Each step in this trajectory is informed by the model’s training on vast amounts of text. Words or tokens that appear in similar contexts end up with similar vector representations, meaning the latent space encodes a rich web of relationships  . For example, an LLM’s embedding for “dog” will lie near “cat” but far from “chair,” mirroring the fact that dogs and cats appear in analogous linguistic contexts . This geometry allows the model to make educated guesses about what comes next in a sentence. The latent vectors function somewhat like coordinates on a high-dimensional map: clusters of related meanings form regions (e.g. animals, furniture, etc.), and directions in space capture relational semantics (famously, “king” – “man” + “woman” ≈ “queen” in vector arithmetic) . In this way, the LLM’s internal vector space is a space of possibilities for language, where traversing one direction versus another yields different continuations of a text.
Critically, the generation process in LLMs is sequential and improvisational. The model has no overarching plan for an entire paragraph; it produces each new token based on what has come before, much like a jazz musician improvises the next bar of music by listening to the previous bars. Researchers have even enhanced LLM performance by getting them to generate intermediate tokens that resemble a chain of reasoning steps, the so-called “chain-of-thought” prompts . In such cases, the LLM is effectively narrating its own stepwise process, mimicking the way a human reasoner might break down a problem. These tokens are still generated via the same next-word prediction mechanism, but they create the illusion of the model reasoning through the problem . The key point is that everything the model does is a result of moving through the latent vector space incrementally; each new “line” of output is the consequence of the model’s internal state (a mathematical vector) evolving in response to input and its own prior outputs.
Williams’s adage, “unless there is a new mind there cannot be a new line”, encapsulates a central idea in creativity: genuine innovation in language requires a transformation in perspective or consciousness  . In the context of poetry, a “new line” represents not merely a line break or a fresh sentence, but a novel expression – a departure from cliché and “the old…repeating itself with recurring deadliness” in Williams’s words. The “new mind” implies an inner change – a shift in perception, values, or attention – that makes original expression possible . Literary analysis of Paterson (the poem from which this quote originates) emphasizes that Williams was advocating for an inward renewal as the precursor to outward innovation in poetic form  . In other words, creativity is not just a technical trick or formal novelty; it is rooted in conceptual transformation. The finite human mind, with all its limitations and habitual patterns, must somehow be rebooted or reoriented to break out of repetition and produce a truly new line of poetry .
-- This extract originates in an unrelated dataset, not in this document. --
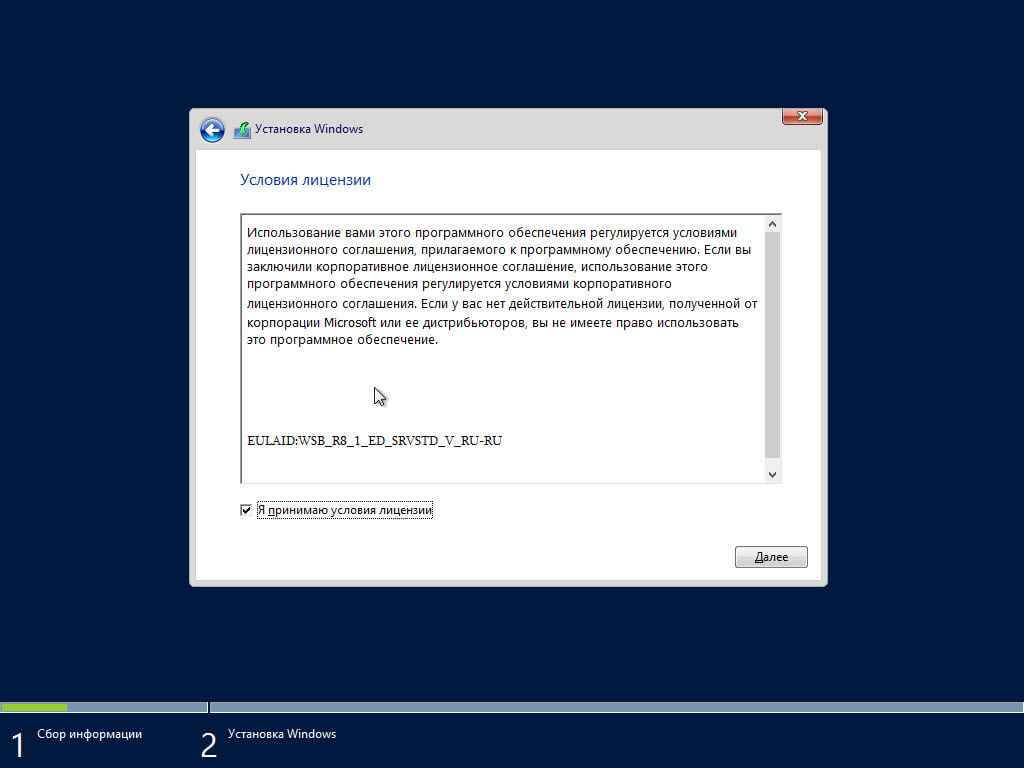 Как установить windows server 2012R2-06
This poetic principle resonates with how language models and even human improvisers work. An LLM, if naively applied, will tend to produce the statistical average of its training data – which can result in formulaic or stale outputs (a kind of “recurring deadliness” of the old data). To elicit creativity, one must introduce a form of a “new mind” in the model’s process. In practical terms, this might be done by adjusting the temperature of the model (injecting randomness so it doesn’t always pick the most expected word) or by prompt engineering that frames the task in an unusual way. These interventions push the model’s next-token choices out of the most predictable rut, effectively shifting its trajectory in latent space to explore less-traveled regions – a rough analog of adopting a new mindset. In creative writing with AI, we often see that novel lines of text emerge when the model is guided to step outside the highest-probability continuations, suggesting that something akin to Williams’s “new mind” can be simulated by altering the model’s parameters or context.
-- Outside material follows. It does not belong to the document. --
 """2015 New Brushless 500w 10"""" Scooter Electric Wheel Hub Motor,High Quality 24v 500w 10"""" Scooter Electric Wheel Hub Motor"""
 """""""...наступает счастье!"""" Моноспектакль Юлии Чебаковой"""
For human creators, the finite mind is constrained by prior knowledge, biases, and cognitive habits, yet can experience moments of insight or altered perspective that enable breakthroughs. Cognitive scientists have described creativity as a process of making new connections or reframing a problem – essentially, re-vectoring one’s mental space to find a path that was not obvious before. The “conceptual complexity” of a finite mind lies in how it can recombine and reconfigure a finite set of memories and concepts into indefinitely many new ideas. In this sense, both a poet and an AI language model face a comparable challenge: avoid mere regurgitation of the familiar. Williams’s injunction is thus as relevant to a neural network (which can literally “go on repeating itself” by outputting common sequences from training data) as it is to a human poet. Both need mechanisms for injecting a new viewpoint or variation to advance beyond rote continuation.
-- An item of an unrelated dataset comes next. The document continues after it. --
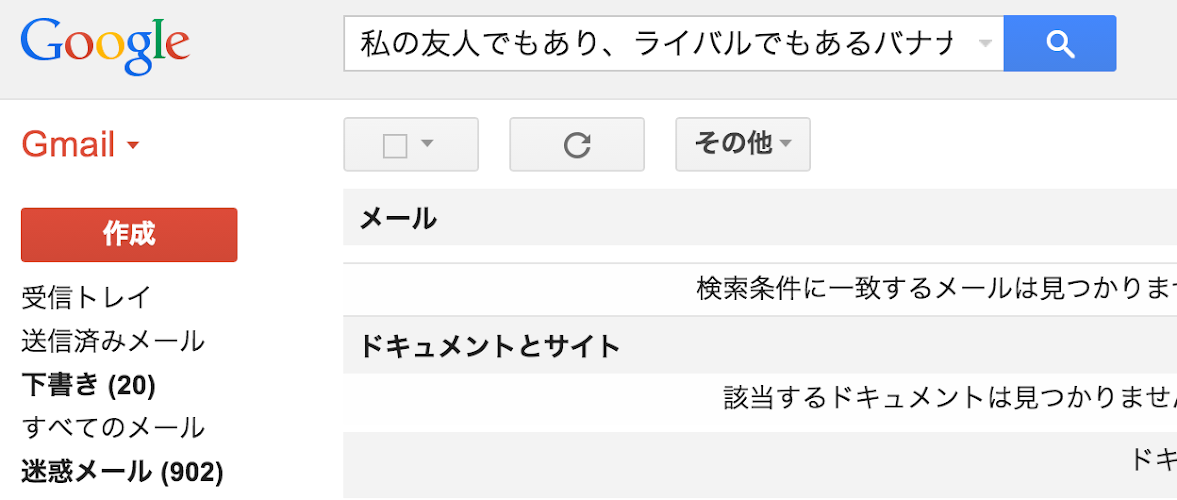 スクリーンショット 2014-04-27 19.41.37.png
Is human thinking fundamentally an improvisational, on-line process? Cognitive scientist Nick Chater argues yes – in what he calls the “mind is flat” thesis, he suggests that our sense of having deep, hidden mental depths is illusory and that we essentially make up our minds as we go along. According to Chater, the brain “just makes everything up as it goes along”, with no vast reservoir of pre-formed opinions or beliefs underneath . Our beliefs and even perceptions are, in this view, constructed on the fly from whatever information and cues are available in the moment. What we experience as reasoning or introspection might be more like an act of storytelling – a narrative improv by the brain. Notably, Chater emphasizes that there is “nothing going on ‘underneath’” our conscious reasoning; we confabulate explanations and decisions in real time . This perspective aligns with the observation that a person’s stated beliefs or decisions can be highly context-dependent and subject to cognitive biases, rather than fixed outcomes of a stable inner essence.
Interestingly, this view of the human mind dovetails with how LLMs generate responses. An LLM has no hidden “self” or agenda beyond the patterns encoded in its weights. When asked a question or to produce text, it does not consult a coherent inner model of the world in the way a symbolic AI might; instead, it improvises an answer based on statistical associations, much as Chater suggests humans do. In both cases, there is reliance on a “tradition” or memory of past experiences – the LLM’s training data, the human’s accumulated knowledge – but no guarantee of a consistent, deep doctrine underlying each response . Just as the brain uses its past perceptions and decisions as a kind of evolving common law to inform the present , the LLM uses patterns from its training corpus to predict the next word in context. Neither has a single monolithic center of reflective self-consistency; both are improvisers, constructing what comes next from available pieces.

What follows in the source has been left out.